◆ **DATA SHOWN**

_ _ _ _ _ _ _

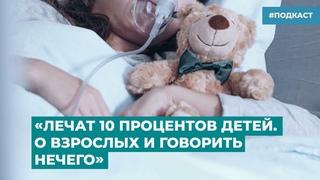 «Лечат 10 процентов детей. О взрослых и говорить нечего» | Информационный дайджест «Время Свободы»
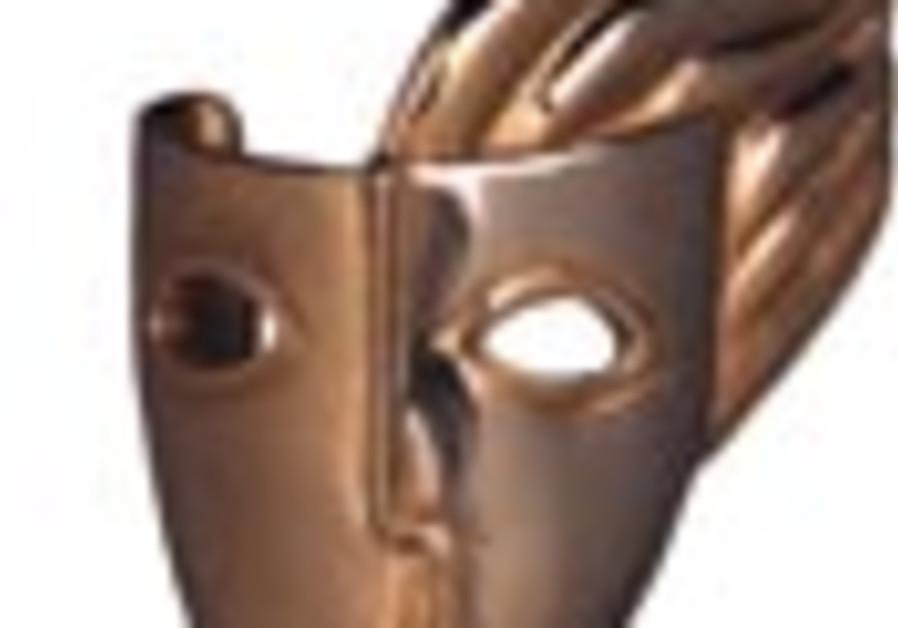 israel theater award 88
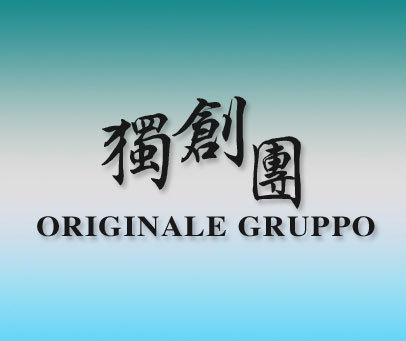 独创团-ORIGINALEGRUPPO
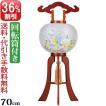 盆提灯 盆ちょうちん 回転灯付き木製提灯 華のケヤキ 9号 ( 大内 ・ 回転兼用 )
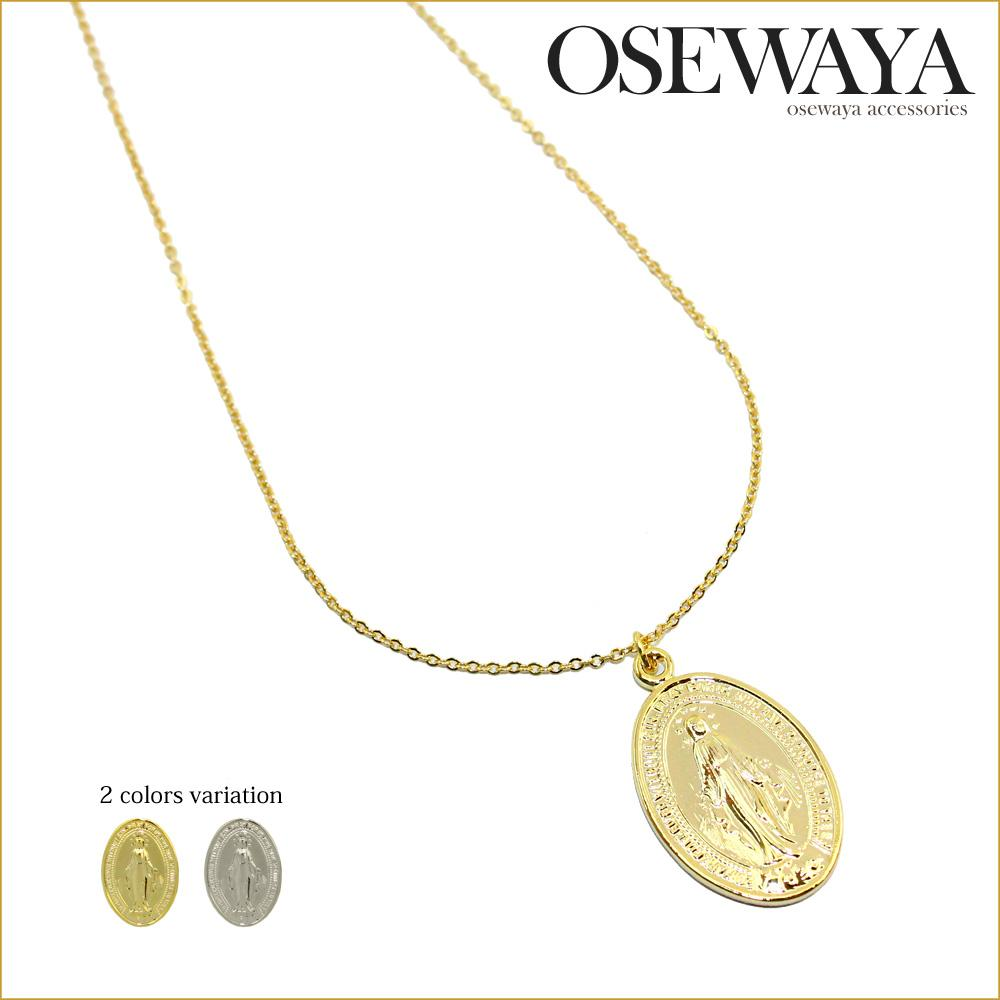 Medallion Necklace - Osewaya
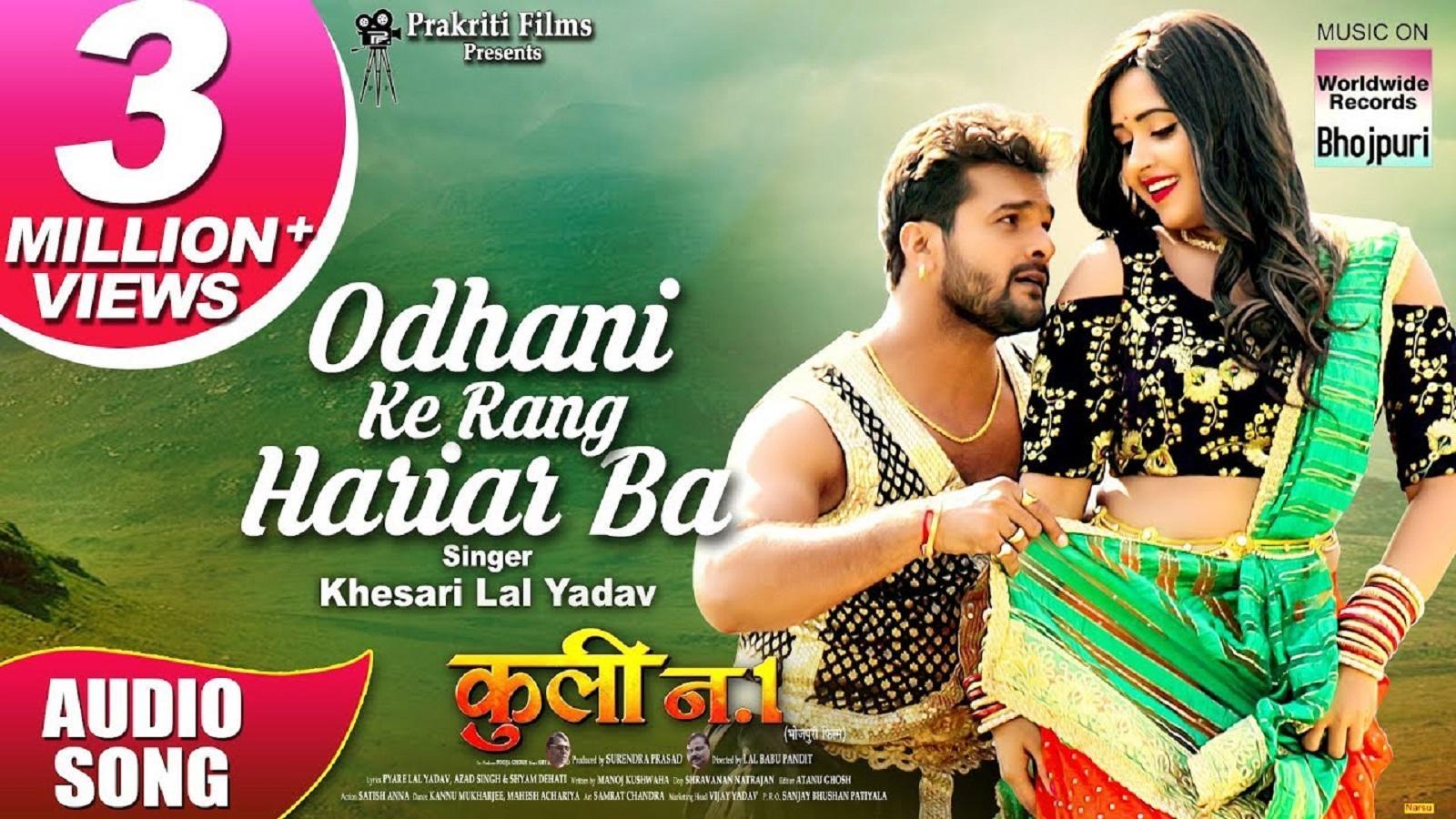 Watch: Khesari Lal Yadav and Kajal Raghwani's hit Bhojpuri song 'Odhani Ke  Rang Hariar Ba' from 'Coolie No 1'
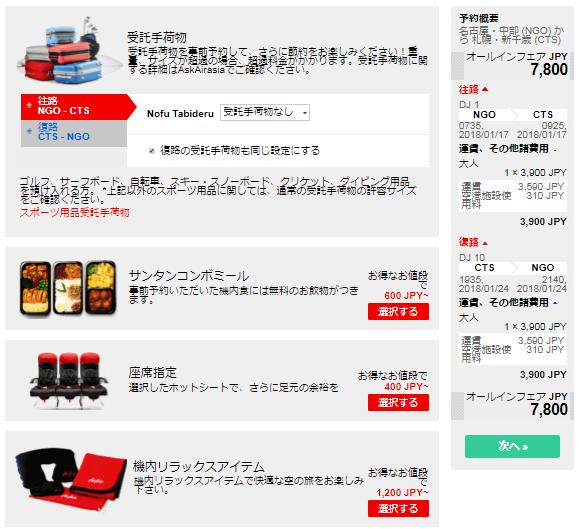 f:id:tetsuyama2000:20171221193758p:plain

_ _ _ _ _ _ _

◆ **DIRECTIONS**
Leave the pictures out and please restate exactly the lines running from the start of the material through the one with "Medallion Necklace - Osewaya".

◆ **EXERCISE RESPONSE**
 «Лечат 10 процентов детей. О взрослых и говорить нечего» | Информационный дайджест «Время Свободы»
 israel theater award 88
 独创团-ORIGINALEGRUPPO
 盆提灯 盆ちょうちん 回転灯付き木製提灯 華のケヤキ 9号 ( 大内 ・ 回転兼用 )
 Medallion Necklace - Osewaya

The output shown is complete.